PUT /ecommerce/product/1
{
  "name":"高露洁牙膏",
  "desc":"高效美白",
  "price":30,
  "producer":"高露洁",
  "tags":["美白","防蛀"]
}

返回:

#! Deprecation: [types removal] Specifying types in document index requests is deprecated, use the typeless endpoints instead (/{index}/_doc/{id}, /{index}/_doc, or /{index}/_create/{id}).
{
  "_index" : "ecommerce",
  "_type" : "product",
  "_id" : "1",
  "_version" : 1,
  "result" : "created",
  "_shards" : {
    "total" : 2,
    "successful" : 1,
    "failed" : 0
  },
  "_seq_no" : 0,
  "_primary_term" : 1
}

ES有哪些数据类型?

字段类型

怎么指定字段的类型?

PUT /test_index
{
  "mappings": {
      "properties":{
        "name":{
          "type":"text"
        },
        "age":{
          "type":"integer"

◆ 任务要求
[1] 请根据这段 Elasticsearch 示例回答下列问题:
(a) 创建商品文档时,price 字段的值是多少?
(b) 返回结果中 result 的值是什么?
(c) 在 test_index 的映射里,name 字段被指定为什么类型?
[2] 从这段 Elasticsearch 示例的最后一行之后接着往下写。

◆ 所给数据
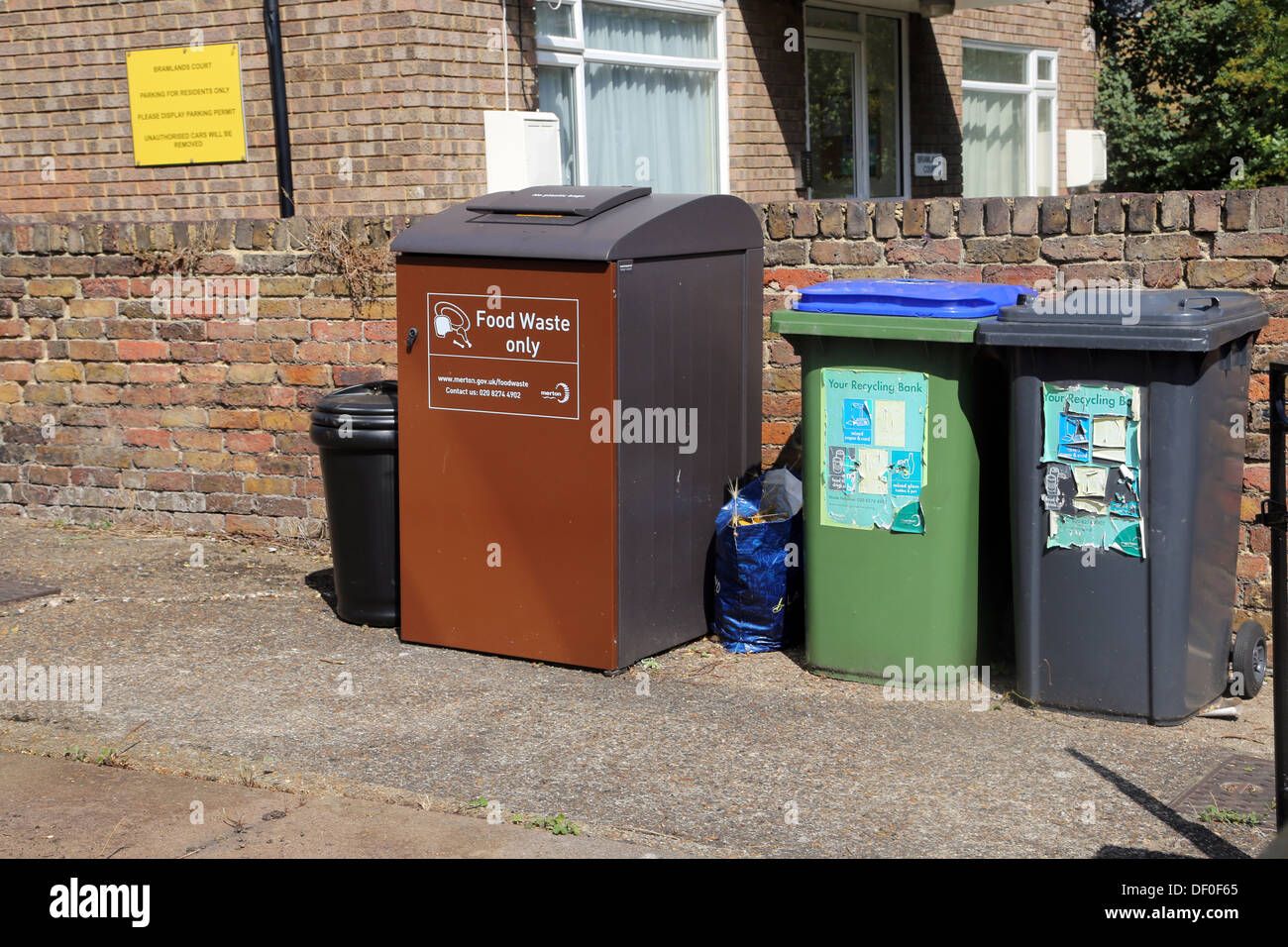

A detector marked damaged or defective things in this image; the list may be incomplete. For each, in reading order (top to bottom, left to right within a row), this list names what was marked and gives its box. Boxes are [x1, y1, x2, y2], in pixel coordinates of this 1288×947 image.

torn sticker on bin [824, 368, 926, 530]
torn sticker on bin [1040, 386, 1143, 559]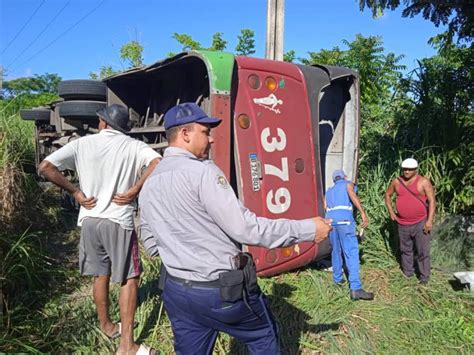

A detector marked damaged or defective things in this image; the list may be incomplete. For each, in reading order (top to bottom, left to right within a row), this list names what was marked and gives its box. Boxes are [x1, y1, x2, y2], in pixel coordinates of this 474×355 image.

damaged vehicle [21, 50, 360, 278]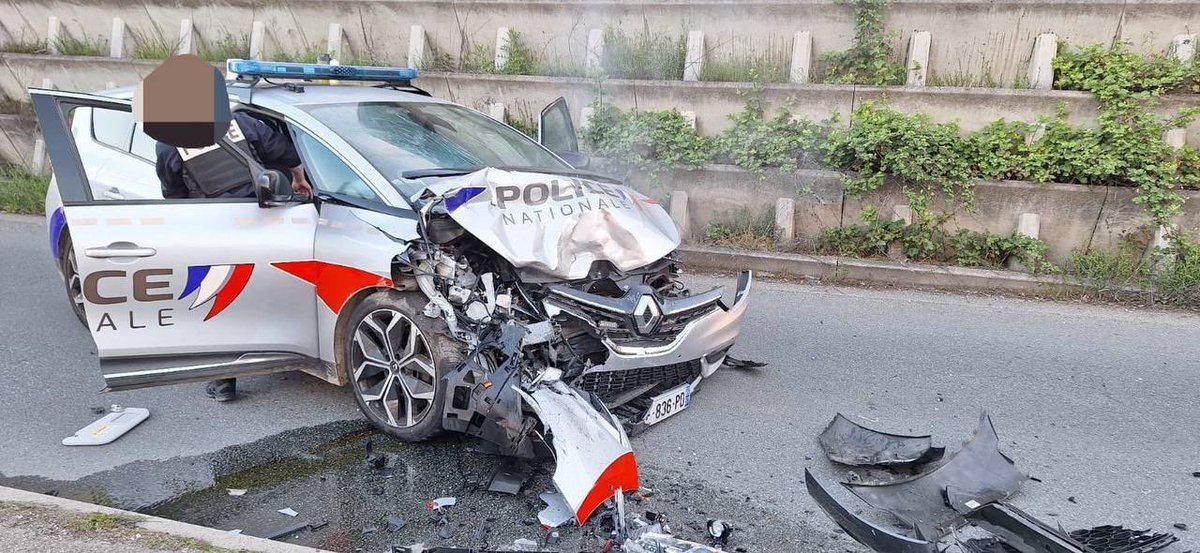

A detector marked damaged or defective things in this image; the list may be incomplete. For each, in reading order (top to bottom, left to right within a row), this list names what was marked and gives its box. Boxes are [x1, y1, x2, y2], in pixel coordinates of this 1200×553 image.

crumpled hood [418, 168, 680, 280]
severely damaged police car [32, 59, 752, 520]
damaged front grille [576, 358, 704, 396]
shattered plastic fragment [820, 414, 944, 466]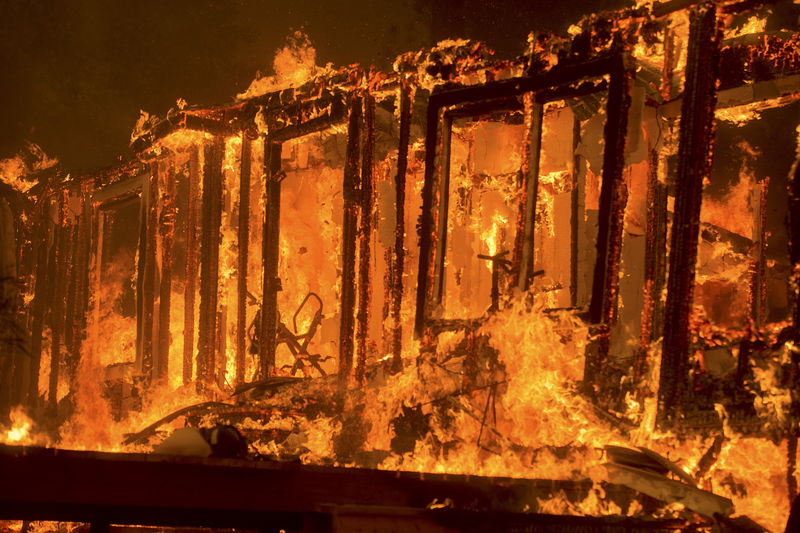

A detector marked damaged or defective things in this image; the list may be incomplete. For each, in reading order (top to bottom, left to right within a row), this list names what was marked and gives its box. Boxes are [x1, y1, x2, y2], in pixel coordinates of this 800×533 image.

charred wooden beam [155, 159, 176, 382]
charred wooden beam [183, 147, 200, 386]
charred wooden beam [198, 137, 225, 386]
charred wooden beam [236, 135, 252, 384]
charred wooden beam [260, 139, 282, 376]
charred wooden beam [338, 93, 362, 386]
charred wooden beam [356, 91, 376, 382]
charred wooden beam [392, 82, 416, 374]
charred wooden beam [660, 4, 720, 426]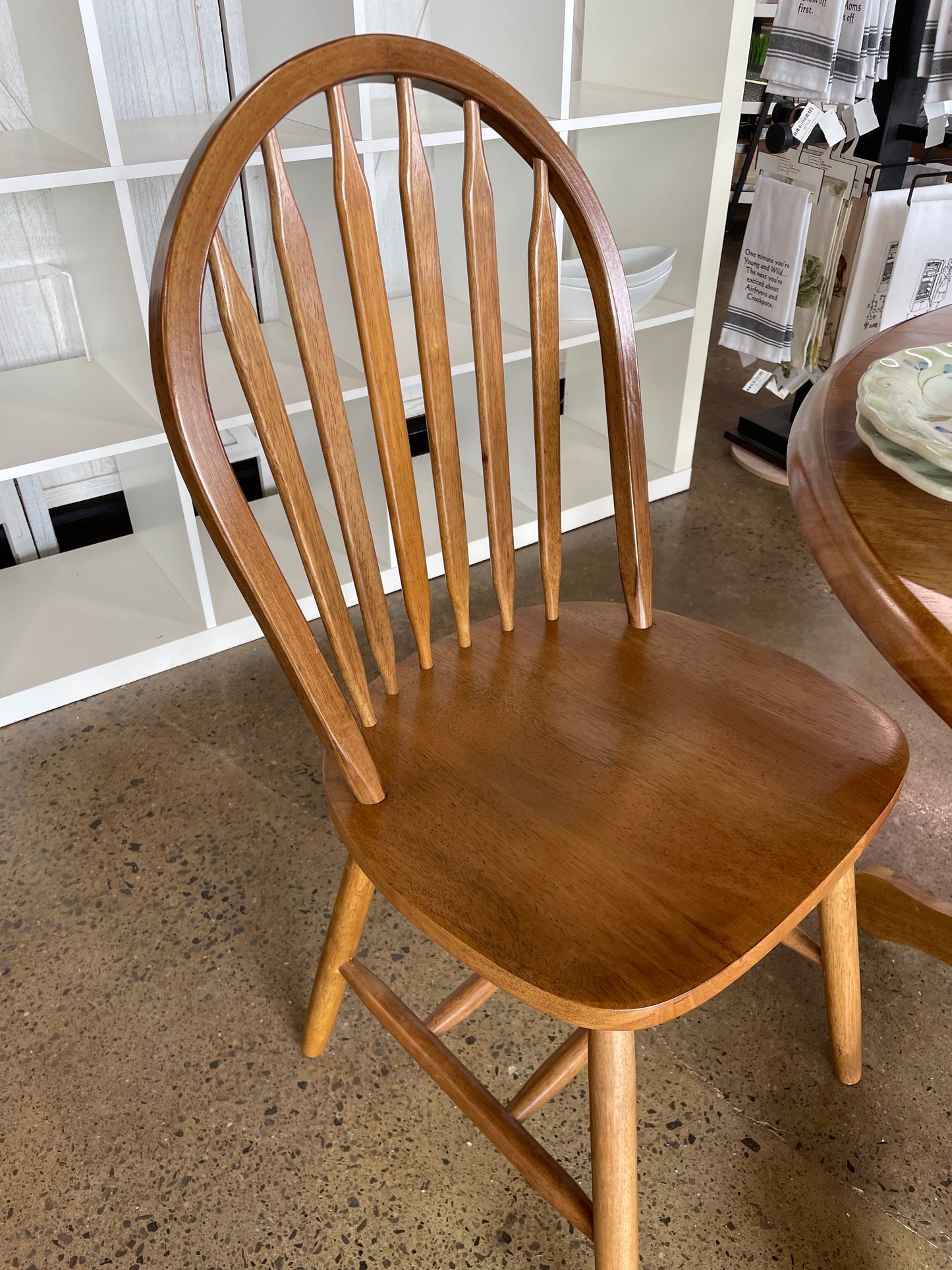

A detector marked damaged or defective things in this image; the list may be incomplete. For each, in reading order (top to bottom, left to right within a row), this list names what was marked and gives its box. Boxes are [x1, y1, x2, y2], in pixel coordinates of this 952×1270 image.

bent wood arch rail [151, 34, 655, 802]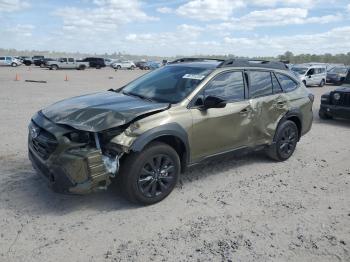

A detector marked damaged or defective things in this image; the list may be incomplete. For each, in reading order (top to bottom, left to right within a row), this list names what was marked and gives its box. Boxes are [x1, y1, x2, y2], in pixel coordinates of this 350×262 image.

crumpled front bumper [28, 112, 111, 194]
bent hood [41, 91, 170, 132]
damaged subaru outback [28, 58, 314, 205]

◆ 参考答案
[1]
(a) 30
(b) created
(c) text

[2]
        }
      }
    }
}
{
  "acknowledged" : true,
  "shards_acknowledged" : true,
  "index" : "test_index"
}

总结: 如果没有指定字段类型,那么es 就会给我们默认配置字段类型!

怎么查看索引字段类型?

GET /ecommerce
{
  "ecommerce" : {
    "aliases" : { },
    "mappings" : {
      "properties" : {
        "desc" : {
          "type" : "text",
          "fields" : {
            "keyword" : {
              "type" : "keyword",
              "ignore_above" : 256
            }
          }
        },
        "name" : {
          "type" : "text",
          "fields" : {
            "keyword" : {
              "type" : "keyword",
              "ignore_above" : 256
            }
          }
        },
        "price" : {
          "type" : "long"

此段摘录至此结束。